[PATCH] Bug with powerof2 macro in sys/param.h

John Baldwin jhb at freebsd.org
Thu Oct 14 14:25:07 UTC 2010


On Thursday, October 14, 2010 7:58:32 am Andriy Gapon wrote:
> on 14/10/2010 00:30 Garrett Cooper said the following:
> >     I was talking to someone today about this macro, and he noted that
> > the algorithm is incorrect -- it fails the base case with ((x) == 0 --
> > which makes sense because 2^(x) cannot equal 0 (mathematically
> > impossible, unless you consider the limit as x goes to negative
> > infinity as log (0) / log(2) is undefined).
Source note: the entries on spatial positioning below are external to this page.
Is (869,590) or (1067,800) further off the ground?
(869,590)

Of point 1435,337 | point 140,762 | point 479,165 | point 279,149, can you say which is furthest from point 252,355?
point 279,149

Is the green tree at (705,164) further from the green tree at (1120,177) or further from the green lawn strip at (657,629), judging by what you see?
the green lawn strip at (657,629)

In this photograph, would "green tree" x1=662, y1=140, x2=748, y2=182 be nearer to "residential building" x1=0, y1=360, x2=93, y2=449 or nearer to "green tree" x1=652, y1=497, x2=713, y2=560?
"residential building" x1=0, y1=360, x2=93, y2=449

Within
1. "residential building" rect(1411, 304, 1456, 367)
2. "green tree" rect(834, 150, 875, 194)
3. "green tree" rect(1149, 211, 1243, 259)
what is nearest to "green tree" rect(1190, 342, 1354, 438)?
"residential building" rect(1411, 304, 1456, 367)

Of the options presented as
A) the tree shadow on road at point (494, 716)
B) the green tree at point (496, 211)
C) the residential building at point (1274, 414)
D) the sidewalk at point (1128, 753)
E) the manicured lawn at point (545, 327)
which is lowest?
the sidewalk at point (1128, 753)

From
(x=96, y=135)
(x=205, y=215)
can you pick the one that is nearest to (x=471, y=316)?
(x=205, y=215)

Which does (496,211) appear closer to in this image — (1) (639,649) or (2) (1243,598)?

I tested out his claim and
> > he was right:
> 
> That's kind of obvious given the code.
> I think that this might be an intentional optimization.
> I guess that it doesn't really make sense to apply powerof2 to zero and the users
> of the macro should do the check on their own if they expect zero as input (many
> places in the do not allow that).

I agree, the current macro is this way on purpose (and straight out of
"Hacker's Delight").

Of the existing calls you weren't sure of:

sys/dev/cxgb/cxgb_sge.c:       while (!powerof2(fl_q_size))
sys/dev/cxgb/cxgb_sge.c:       while (!powerof2(jumbo_q_size))

These are fine, will not be zero.

sys/x86/x86/local_apic.c:      KASSERT(powerof2(count), ("bad count"));
sys/x86/x86/local_apic.c:      KASSERT(powerof2(align), ("bad align"));

These are fine.  No code allocates zero IDT vectors.  We never allocate IDT
vectors for unallocated MSI or MSI-X IRQs.

sys/net/flowtable.c:           ft->ft_lock_count =
2*(powerof2(mp_maxid + 1) ? (mp_maxid + 1):

Clearly, 'mp_maxid + 1' will not be zero (barring a bizarre overflow case
which will not happen until we support 2^32 CPUs), so this is fine.

sys/i386/pci/pci_pir.c:                if (error &&
!powerof2(pci_link->pl_irqmask)) {

This fine.  Earlier in the function if pl_irqmask is zero, then all of the
pci_pir_choose_irq() calls will fail, so this is only invoked if pl_irqmask
is non-zero.  In practice pl_irqmask is never zero anyway.

I suspect the GEOM ones are also generally safe.